> **Action item**:
Take the lines below beginning at the line that has "respective翻译「respectively的翻译」" and stopping after the line that has "Levně Dědečku, vyprávěj", and print them exactly as they are, with no other lines.

> **Given data**:
■ ■ ■ ■ ■ ■ ■

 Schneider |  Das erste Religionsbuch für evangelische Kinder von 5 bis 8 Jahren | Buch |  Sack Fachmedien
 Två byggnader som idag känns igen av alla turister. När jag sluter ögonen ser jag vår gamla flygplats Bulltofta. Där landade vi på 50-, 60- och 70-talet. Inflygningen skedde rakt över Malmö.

■ ■ ■ ■ ■ ■ ■

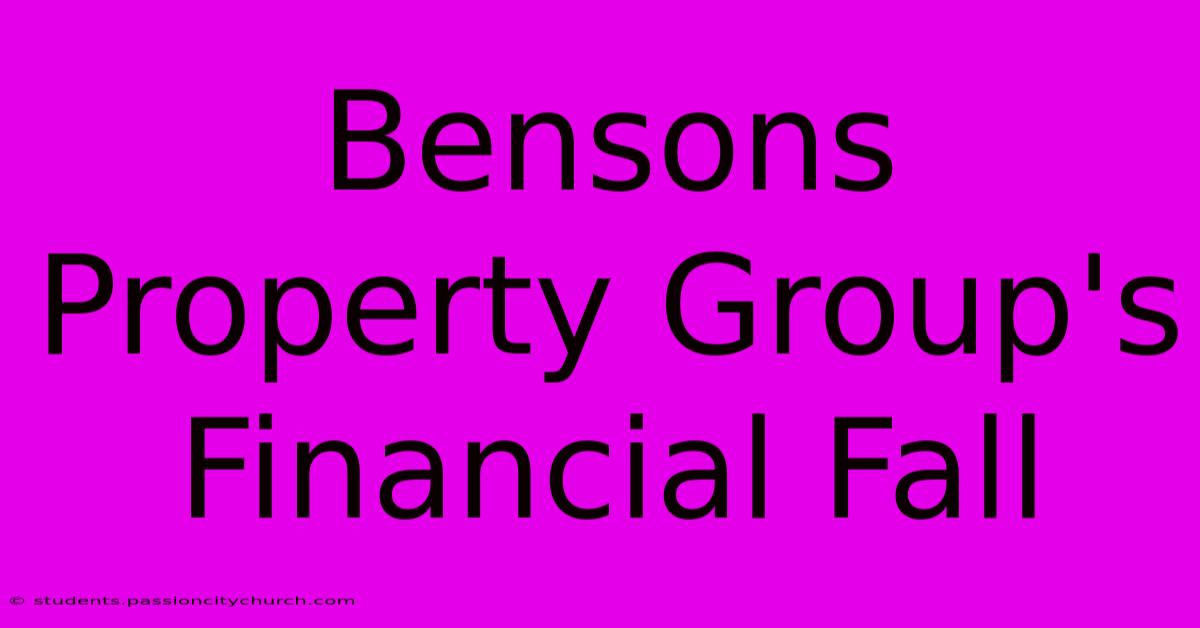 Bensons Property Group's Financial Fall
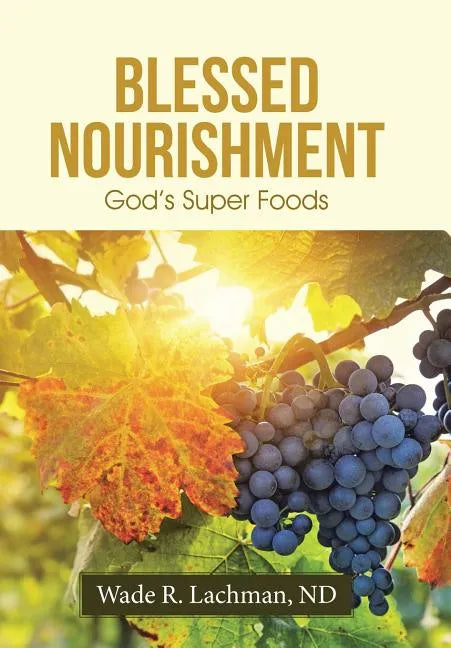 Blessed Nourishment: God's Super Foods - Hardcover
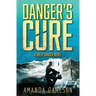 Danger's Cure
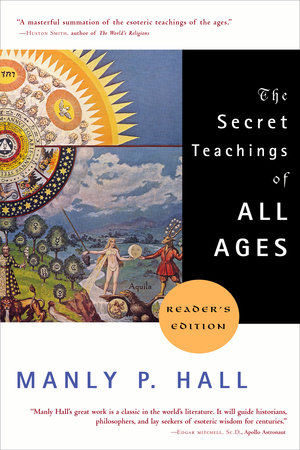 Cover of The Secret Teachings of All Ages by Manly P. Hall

■ ■ ■ ■ ■ ■ ■

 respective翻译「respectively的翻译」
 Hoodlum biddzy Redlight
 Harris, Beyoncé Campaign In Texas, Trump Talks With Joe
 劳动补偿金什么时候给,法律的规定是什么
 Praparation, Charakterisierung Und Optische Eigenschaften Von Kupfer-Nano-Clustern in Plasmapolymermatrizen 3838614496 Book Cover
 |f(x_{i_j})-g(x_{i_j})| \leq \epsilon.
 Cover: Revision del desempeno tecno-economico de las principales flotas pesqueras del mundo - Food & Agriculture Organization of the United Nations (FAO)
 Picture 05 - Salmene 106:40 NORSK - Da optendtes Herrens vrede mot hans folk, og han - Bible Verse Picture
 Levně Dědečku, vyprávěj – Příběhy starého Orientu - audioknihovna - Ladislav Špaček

■ ■ ■ ■ ■ ■ ■

> **Task output**:
 respective翻译「respectively的翻译」
 Hoodlum biddzy Redlight
 Harris, Beyoncé Campaign In Texas, Trump Talks With Joe
 劳动补偿金什么时候给,法律的规定是什么
 Praparation, Charakterisierung Und Optische Eigenschaften Von Kupfer-Nano-Clustern in Plasmapolymermatrizen 3838614496 Book Cover
 |f(x_{i_j})-g(x_{i_j})| \leq \epsilon.
 Cover: Revision del desempeno tecno-economico de las principales flotas pesqueras del mundo - Food & Agriculture Organization of the United Nations (FAO)
 Picture 05 - Salmene 106:40 NORSK - Da optendtes Herrens vrede mot hans folk, og han - Bible Verse Picture
 Levně Dědečku, vyprávěj – Příběhy starého Orientu - audioknihovna - Ladislav Špaček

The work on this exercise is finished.